Phase two

Enza Venuto had already had a lifetime's worth of success before she got into the broker channel at age 50. Turns out she was just getting started

Phase two

Despite steering one of Centum’s busiest mortgage brokerages through Canada’s most anxiety-ridden real estate market, Centum InTouch Mortgage Solutions owner Enza Venuto exudes a kind of motherly, pragmatic serenity that makes whoever she’s speaking to feel utterly protected. So it’s little surprise that Venuto’s clients keep coming back – they know that when they step into the InTouch office, their needs become hers.

Venuto’s approach is best described as one based on satisfaction – her own. She realized early in her career that she does her best work when she’s happy with her level of success. That might be anathema to many brokers: Why would you be happy with where you are today if you can close an extra deal tomorrow? But for Venuto, that endless drive for more that so many brokers maintain even after establishing highly successful businesses is a sign that their lives may be lacking something more important than loan volume.

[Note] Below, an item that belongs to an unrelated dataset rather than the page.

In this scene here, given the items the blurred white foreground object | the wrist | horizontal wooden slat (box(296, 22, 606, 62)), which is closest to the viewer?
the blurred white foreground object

“You can have all the money in the world, you can have all the glamour in the world, but if you’re not happy, what’s the point?” she says.

The golden handshake
It would be unfair to expect a broker new to the game to share Venuto’s relatively Zen perspective. She herself came to mortgages after a 25-year career in retail banking, where she concentrated on helping blue-collar clients pursue their dreams of homeownership. When CIBC bid Venuto farewell in 2000, she had no intention of leaving those clients behind. Within weeks of leaving the bank, she was working as a mortgage agent and laying the groundwork for her first brokerage.

It was in these early days that Venuto formed her surprisingly rare ‘enough is enough’ philosophy around earnings. As her family’s primary breadwinner, her goal was was simply to maintain the same level of income she had enjoyed at CIBC. She calculated that four or five mortgages a month would be enough. Anything more than that would be a bonus.

That’s the same outlook she’s asked her staff at InTouch to adopt: Decide what level of income you’ll be happy with and then work toward that. Don’t overreach; don’t sacrifice your personal life for money. Rather than limiting her agents’ growth, Venuto has found that asking them to work within reasonable parameters has allowed them to dedicate themselves entirely to the clients they have. As far as business models go, you could do a lot worse than one that has created scores of successful brokers and thousands of loyal clients.

“It’s all about what you want to achieve,” she says. “I wanted to be all about making a good living.”

Part of making a living that she was both happy with and proud of involved targeting business-for-self clients, still one of the most credit-challenged populations in Canada and still one of Venuto’s specialties. At CIBC, she saw firsthand how many independent business owners struggled to secure funding. Once her first brokerage, Centum Finding the Right Mortgage, was ready to roll, Venuto immediately began courting BFS clients, promoting herself as the broker to call when the banks say no.

In addition to the satisfaction that comes from pulling off difficult deals, Venuto knew that succeeding with BFS borrowers meant steady business. “Those clients will keep you for life,” she says.

Business-for-self deals often aren’t the most attractive to new brokers. Getting to know the ins and outs of a BFS client’s story can seem painfully time-consuming for someone rushing to build up a client base, and it’s a tall order for anyone lacking the proper training. But it’s a clientele Venuto says mortgage professionals would be wise to cater to, as their loyalty and willingness to provide referrals helped her generate $10 million worth of business in her first year. To date, she has brokered more than $2 billion in mortgages.

Size doesn’t matter
That total would be even higher if Venuto had felt a need to keep expanding, but her dedication to being the best has never required being the biggest. Twenty years into her career as a broker, Venuto still runs what is very much a family business. She works side by side with her sons, Claudio and Anthony, as part of a small team that allows her to get involved in every deal the company does.

That contact is critically important for Venuto, and it’s a major reason why InTouch has remained modest in size. As a company grows, the distance between a brokerage’s owner and its clients tends to expand. That wouldn’t do for Venuto, who works with one or both of her sons on every InTouch loan.

“I get to know what’s happening every moment – not just through the CRM,” she says. “That’s why I stayed small. It’s about the communication.”

Running a boutique brokerage has its challenges, but a lack of business hasn’t been one of them. Venuto closes between 15 and 20 deals a month, most of which come from referrals or repeat clients. There’s no battle between quality and quantity at InTouch – Venuto learned long ago that you can’t have one without first delivering the other.

Building a brokerage around the concept of happiness might be a tough sell in today’s competitive, expand-or-expire business environment. But Venuto’s ongoing success makes a strong case that there is power in being content.

“I don’t study other models of business at all,” she says. “But I wouldn’t make any changes because I’ve always done the same thing. At the end of the day, it’s what works for me and what makes me happy.”